The above Student class creates an object of the StudentRepository class for CRUD operation to a database. Thus, the Student class depends on the StudentRepository class for CRUD operations. The Student class is the high-level module and the StudentRepository class is the low-level module.

Here, the problem is that the Student class creates an object of concrete StudentRepository class using the new keyword and makes both tightly coupled. This leads to the following problems:

  • Creating objects using the new keyword at all places is repeated code. The object creation is not in one place. Violation of the Do Not Repeat Yourself (DRY) principle. If there is some change in the constructor of the StudentRepository class then we need to make the changes in all the places. If object creation is in one place then it would be easy to maintain the code.
  • Creating an object using new also make unit testing impossible. We cannot unit test the Student class separately.
  • The StudentRepository class is a concrete class, so any changes in the class will require changing the Student class too.
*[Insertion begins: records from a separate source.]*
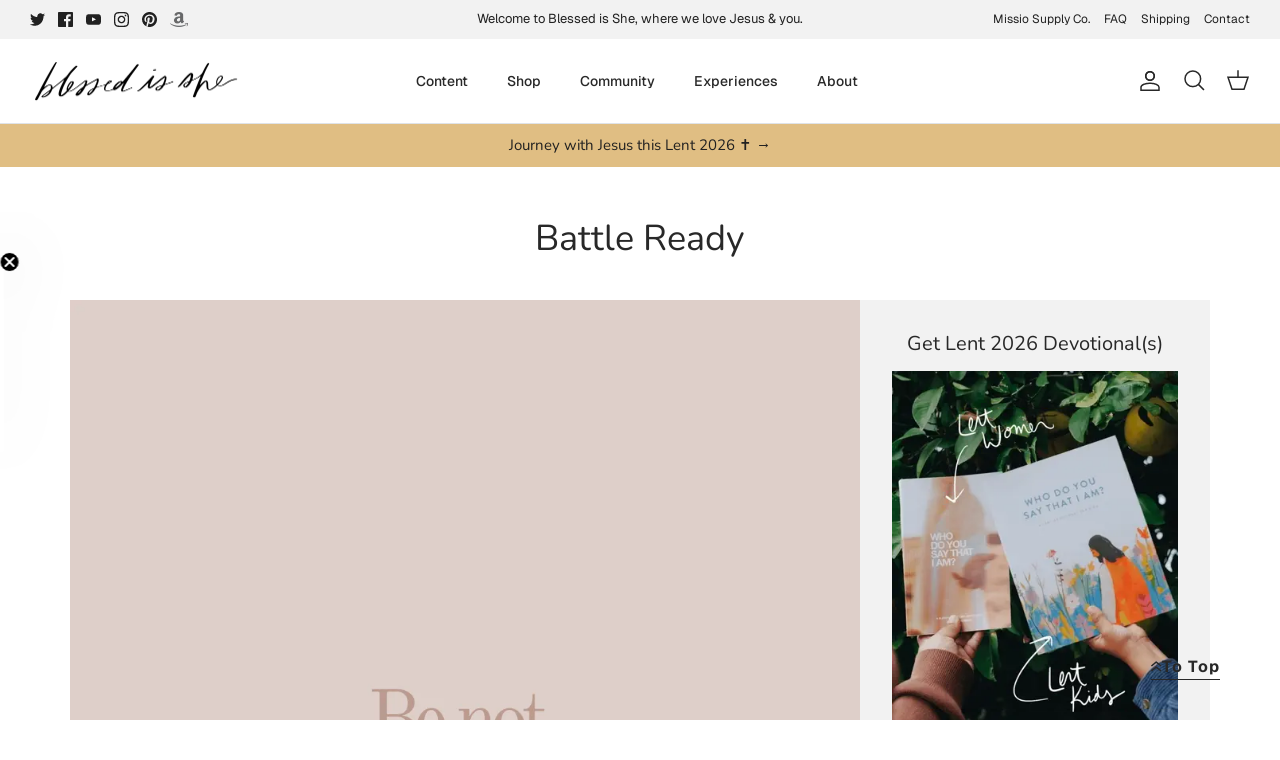

--- FILE ---
content_type: text/json
request_url: https://conf.config-security.com/model
body_size: 86
content:
{"title":"recommendation AI model (keras)","structure":"release_id=0x6e:72:7a:4e:6b:26:4a:75:5a:71:7c:6a:30:7c:5c:47:57:55:58:58:70:24:3d:38:63:3d:5c:79:29;keras;ad69071lrbr96un3571ii27jnhuu203njvajlnym38erz476ljs5y9672fhlsdft3if5225m","weights":"../weights/6e727a4e.h5","biases":"../biases/6e727a4e.h5"}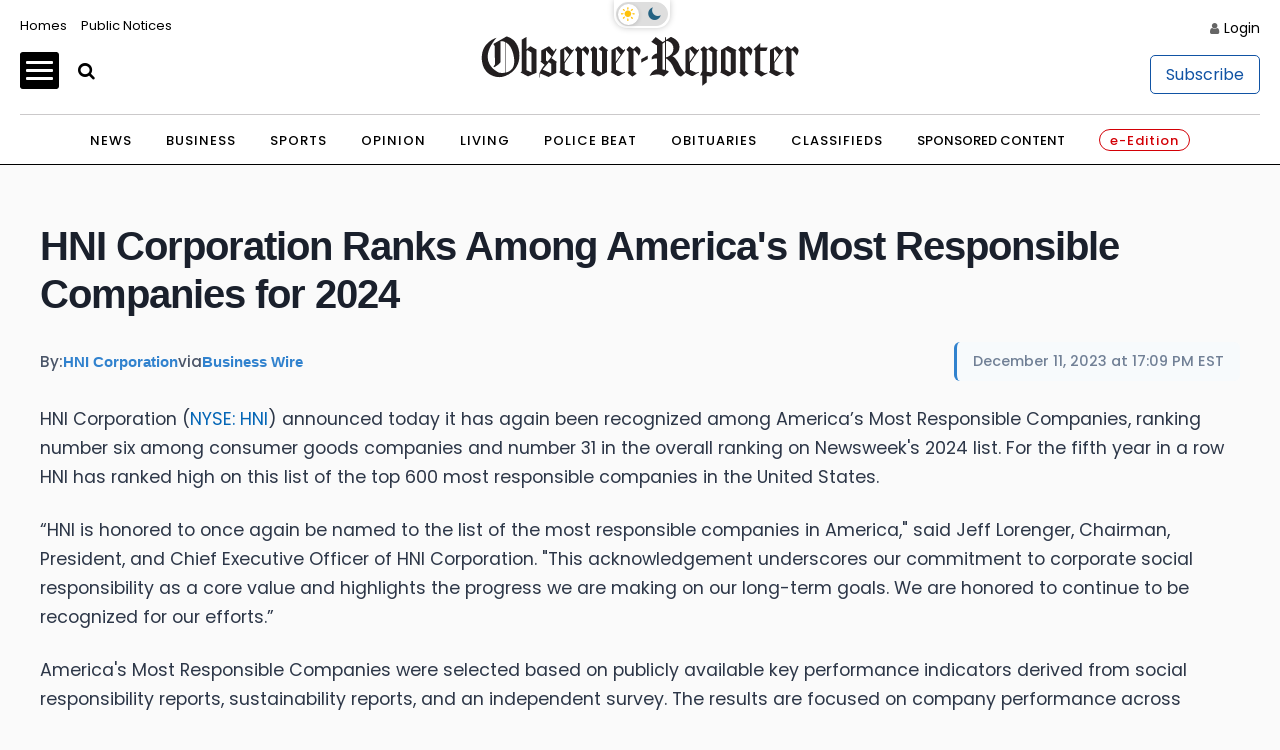

--- FILE ---
content_type: application/javascript; charset=utf-8
request_url: https://fundingchoicesmessages.google.com/f/AGSKWxWYmQpdjcqI4kvXb-6C1-Bqib8WmRY6TuCGdel7g8PK_HsMs7lhafKDPKAWw9dKxMlsu0o5LsRxAnegaZ4-LAFjlqp3fU28ZEkJuYfsyoCZJQYeNM7yQlT8sQDbZyWXB9sX7ctp8REsWohDY99Ziol3nHi1IvsT8CK_Qya8f9oVhIVQwf3O-YMSuEPk/_/blogads-/SmpAds./b.ads./ads/ads./targetingAd.
body_size: -1292
content:
window['e8eb6862-d78f-4fc8-bbbe-91834450ecf7'] = true;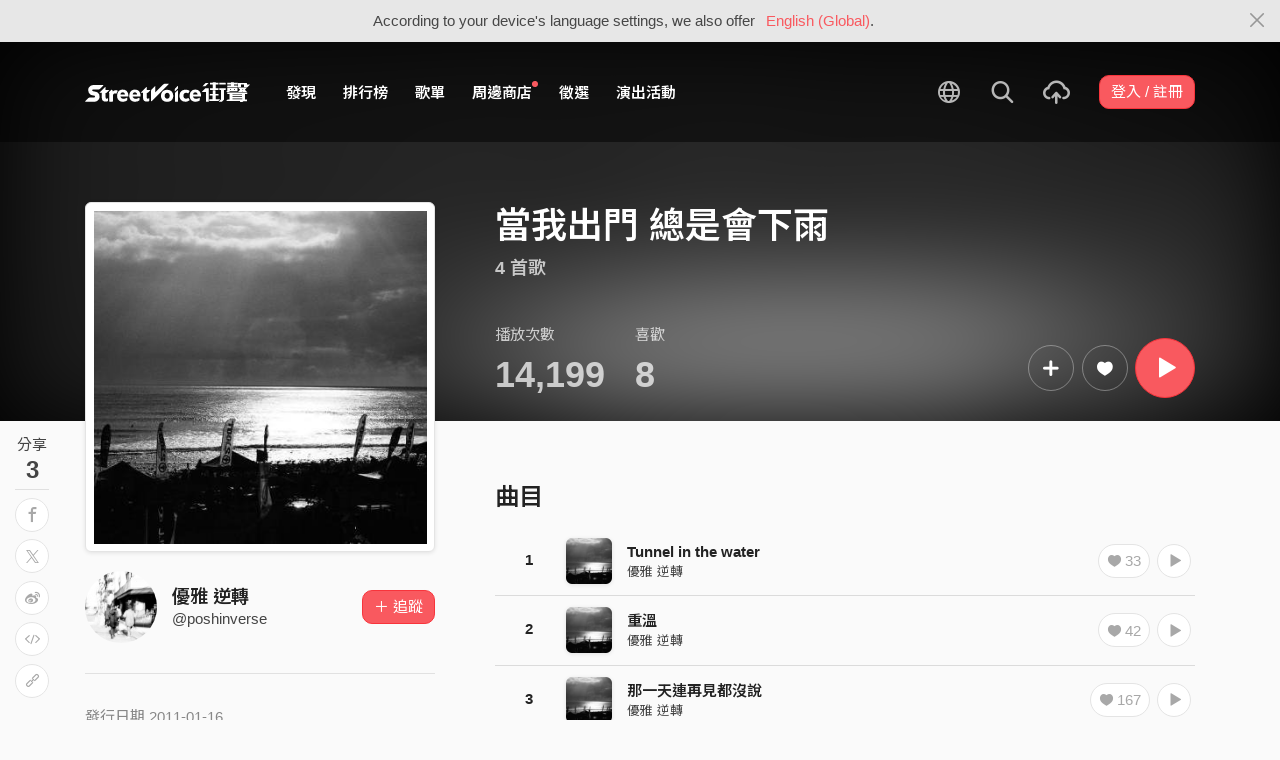

--- FILE ---
content_type: text/html; charset=utf-8
request_url: https://www.google.com/recaptcha/api2/aframe
body_size: 152
content:
<!DOCTYPE HTML><html><head><meta http-equiv="content-type" content="text/html; charset=UTF-8"></head><body><script nonce="WLURWmRgH9vL2Rhw6t6LCg">/** Anti-fraud and anti-abuse applications only. See google.com/recaptcha */ try{var clients={'sodar':'https://pagead2.googlesyndication.com/pagead/sodar?'};window.addEventListener("message",function(a){try{if(a.source===window.parent){var b=JSON.parse(a.data);var c=clients[b['id']];if(c){var d=document.createElement('img');d.src=c+b['params']+'&rc='+(localStorage.getItem("rc::a")?sessionStorage.getItem("rc::b"):"");window.document.body.appendChild(d);sessionStorage.setItem("rc::e",parseInt(sessionStorage.getItem("rc::e")||0)+1);localStorage.setItem("rc::h",'1768977411776');}}}catch(b){}});window.parent.postMessage("_grecaptcha_ready", "*");}catch(b){}</script></body></html>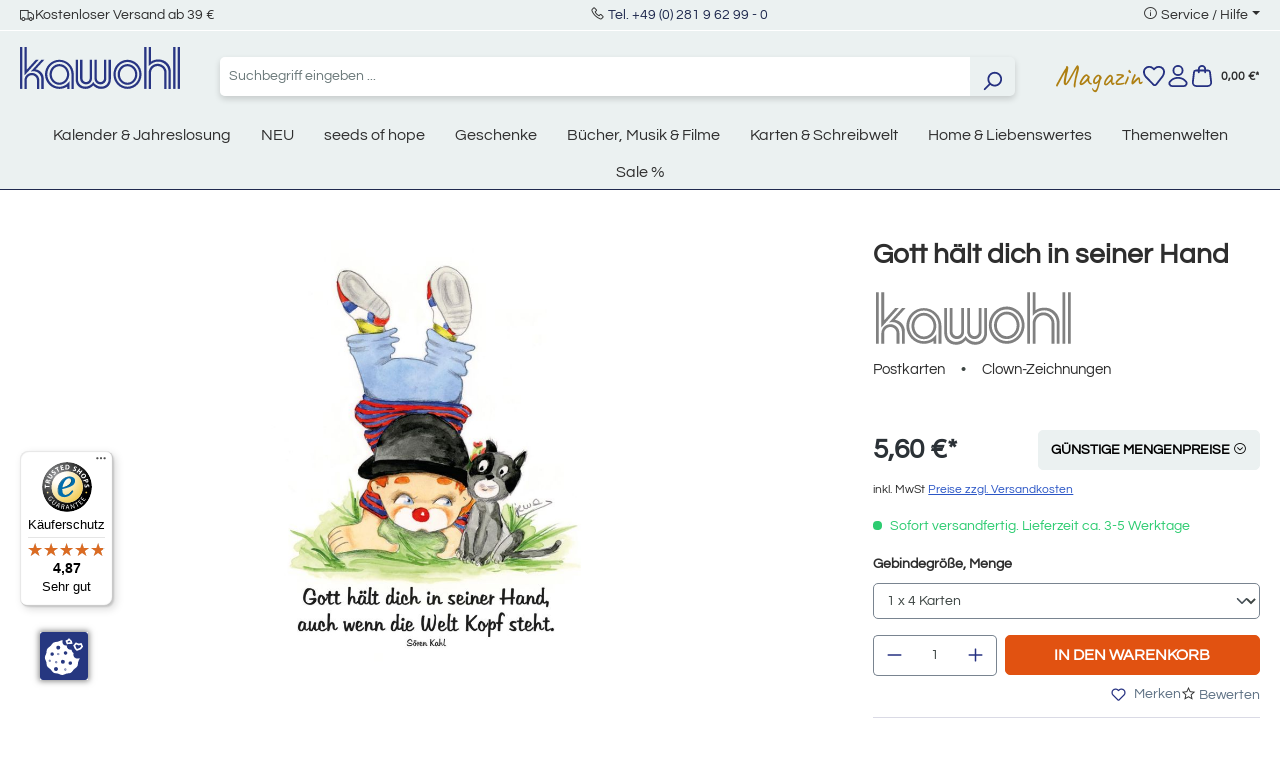

--- FILE ---
content_type: text/javascript
request_url: https://widgets.trustedshops.com/js/XAF4B62B4CCE8BE4C28C2372B93F2E4A7.js
body_size: 1345
content:
((e,t)=>{const a={shopInfo:{tsId:"XAF4B62B4CCE8BE4C28C2372B93F2E4A7",name:"Kawohl Verlag GmbH & Co. KG",url:"kawohl.de",language:"de",targetMarket:"DEU",ratingVariant:"WIDGET",eTrustedIds:{accountId:"acc-ae3a767f-3571-45e3-9aa7-4caedec3f514",channelId:"chl-74482951-1d88-4d7c-824b-7aa441caa81b"},buyerProtection:{certificateType:"CLASSIC",certificateState:"PRODUCTION",mainProtectionCurrency:"EUR",classicProtectionAmount:100,maxProtectionDuration:30,plusProtectionAmount:2e4,basicProtectionAmount:100,firstCertified:"2022-07-07 00:00:00"},reviewSystem:{rating:{averageRating:4.87,averageRatingCount:1702,overallRatingCount:3819,distribution:{oneStar:10,twoStars:7,threeStars:15,fourStars:133,fiveStars:1537}},reviews:[{average:5,buyerStatement:"Alles gut! :-)",rawChangeDate:"2026-01-20T17:12:56.000Z",changeDate:"20.1.2026",transactionDate:"10.1.2026"},{average:5,buyerStatement:"Schnell und super Qualität. Immer wieder gerne!",rawChangeDate:"2026-01-20T13:03:29.000Z",changeDate:"20.1.2026",transactionDate:"8.1.2026"},{average:5,buyerStatement:"Die Bestellten Bücher sind schnell gekommen, gut und sicher verpackt!",rawChangeDate:"2026-01-19T21:37:09.000Z",changeDate:"19.1.2026",transactionDate:"6.1.2026"}]},features:["SHOP_CONSUMER_MEMBERSHIP","GUARANTEE_RECOG_CLASSIC_INTEGRATION","MARS_REVIEWS","MARS_EVENTS","DISABLE_REVIEWREQUEST_SENDING","MARS_QUESTIONNAIRE","MARS_PUBLIC_QUESTIONNAIRE"],consentManagementType:"OFF",urls:{profileUrl:"https://www.trustedshops.de/bewertung/info_XAF4B62B4CCE8BE4C28C2372B93F2E4A7.html",profileUrlLegalSection:"https://www.trustedshops.de/bewertung/info_XAF4B62B4CCE8BE4C28C2372B93F2E4A7.html#legal-info",reviewLegalUrl:"https://help.etrusted.com/hc/de/articles/23970864566162"},contractStartDate:"2022-06-15 00:00:00",shopkeeper:{name:"Kawohl Verlag GmbH & Co. KG",street:"Blumenkamper Weg 16",country:"DE",city:"Wesel",zip:"46485"},displayVariant:"full",variant:"full",twoLetterCountryCode:"DE"},"process.env":{STAGE:"prod"},externalConfig:{trustbadgeScriptUrl:"https://widgets.trustedshops.com/assets/trustbadge.js",cdnDomain:"widgets.trustedshops.com"},elementIdSuffix:"-98e3dadd90eb493088abdc5597a70810",buildTimestamp:"2026-01-21T05:38:41.010Z",buildStage:"prod"},r=a=>{const{trustbadgeScriptUrl:r}=a.externalConfig;let n=t.querySelector(`script[src="${r}"]`);n&&t.body.removeChild(n),n=t.createElement("script"),n.src=r,n.charset="utf-8",n.setAttribute("data-type","trustbadge-business-logic"),n.onerror=()=>{throw new Error(`The Trustbadge script could not be loaded from ${r}. Have you maybe selected an invalid TSID?`)},n.onload=()=>{e.trustbadge?.load(a)},t.body.appendChild(n)};"complete"===t.readyState?r(a):e.addEventListener("load",(()=>{r(a)}))})(window,document);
DIP says that high-level modules should not depend on the low-level module. Both should depend on abstraction. Here, abstraction means use of interface or abstract class.

The following is the result of applying the DIP principle to the above example.

Example: Classes after applying DIP
public class Student
{
    public int StudentId { get; set; }
    public string FirstName { get; set; }
    public string LastName { get; set; }
    public DateTime DoB { get; set; }

    private IStudentRepository _stdRepo;

    public Student(IStudentRepository stdRepo)
    {
        _stdRepo = stdRepo;
    }

    public void Save()
    {
        _stdRepo.AddStudent(this);
    }
}

public interface IStudentRepository
{
    void AddStudent(Student std);
    void EditStudent(Student std);
    void DeleteStudent(Student std);
        
    IList<Student> GetAllStudents();
}

public class StudentRepository : IStudentRepository
{
    public void AddStudent(Student std)
    {
        //code removed for clarity
    }

    public void DeleteStudent(Student std)
    {
        //code removed for clarity
    }

    public void EditStudent(Student std)
    {
        //code removed for clarity
    }

    public IList<Student> GetAllStudents()
    {
        //code removed for clarity
    }
}

The StudentRepository class above implements the IStudentRepository interface. Here, IStudentRepository is an abstraction of CRUD operations for student-related data. The StudentRepository class provides the implementation of that methods, so it depends on the methods of the IStudentRepository interface.

The Student class does not create an object of the StudentRepository class using the new keyword. The constructor requires a parameter of the IStudentRepository class which will be passed from the calling code. Thus, it also depends on the abstraction (interface) rather than the low-level concrete class (StudentRepository).

This will create loose coupling and also make each class unit testable. The caller of the Student class can pass an object of any class that implements the IStudentRepository interface and by so not tied to the specific concrete class.

public static void Main(string[] args)
    {
	    //for production
	    Student std1 = new Student(new StudentRepository);

	    //for unit test
	    Student std2 = new Student(new TestStudentRepository);
    }
}

Instead of creating manually, you can use the factory class to create it, so that all the object creation will be in one place.

Example: DIP using Factory Class
public class RepositoryFactory
{
    public static IStudentRepository GetStudentRepository() 
    {
        return new StudentRepository();
    }

    public static IStudentRepository GetTestStudentRepository() 
    {
        return new TestStudentRepository();
    }
}

public class Program
{
    public static void Main(string[] args)
    {
	    //for production
	    Student std1 = new Student(RepositoryFactory.GetStudentRepository());

	    //for unit test
	    Student std2 = new Student(RepositoryFactory.TestGetStudentRepository());
    }
}

It is recommended to use Dependency Injection and IoC containers for creating and passing objects of low-level classes to high-level classes.